| What to do |
Which lines in the records below hold the word "mode"? Copy each of them.

| Extracted records |
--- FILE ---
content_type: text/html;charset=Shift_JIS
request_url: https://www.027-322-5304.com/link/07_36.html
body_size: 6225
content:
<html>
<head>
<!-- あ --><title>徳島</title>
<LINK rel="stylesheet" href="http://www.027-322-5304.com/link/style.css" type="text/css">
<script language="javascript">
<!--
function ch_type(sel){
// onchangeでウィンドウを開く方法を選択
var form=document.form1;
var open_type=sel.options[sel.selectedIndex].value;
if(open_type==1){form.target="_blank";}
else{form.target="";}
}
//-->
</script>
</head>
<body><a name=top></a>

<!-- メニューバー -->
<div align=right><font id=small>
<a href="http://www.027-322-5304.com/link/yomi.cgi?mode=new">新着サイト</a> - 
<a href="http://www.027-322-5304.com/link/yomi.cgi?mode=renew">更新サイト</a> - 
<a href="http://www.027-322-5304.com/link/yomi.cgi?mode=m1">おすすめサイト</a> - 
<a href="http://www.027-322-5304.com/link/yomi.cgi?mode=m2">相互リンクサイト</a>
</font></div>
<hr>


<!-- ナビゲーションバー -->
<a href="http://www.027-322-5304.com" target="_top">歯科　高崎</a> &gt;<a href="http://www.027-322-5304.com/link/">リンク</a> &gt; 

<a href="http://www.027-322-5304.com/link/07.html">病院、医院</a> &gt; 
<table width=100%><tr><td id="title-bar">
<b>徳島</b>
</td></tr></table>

| Answer box |
<a href="http://www.027-322-5304.com/link/yomi.cgi?mode=new">新着サイト</a> - 
<a href="http://www.027-322-5304.com/link/yomi.cgi?mode=renew">更新サイト</a> - 
<a href="http://www.027-322-5304.com/link/yomi.cgi?mode=m1">おすすめサイト</a> - 
<a href="http://www.027-322-5304.com/link/yomi.cgi?mode=m2">相互リンクサイト</a>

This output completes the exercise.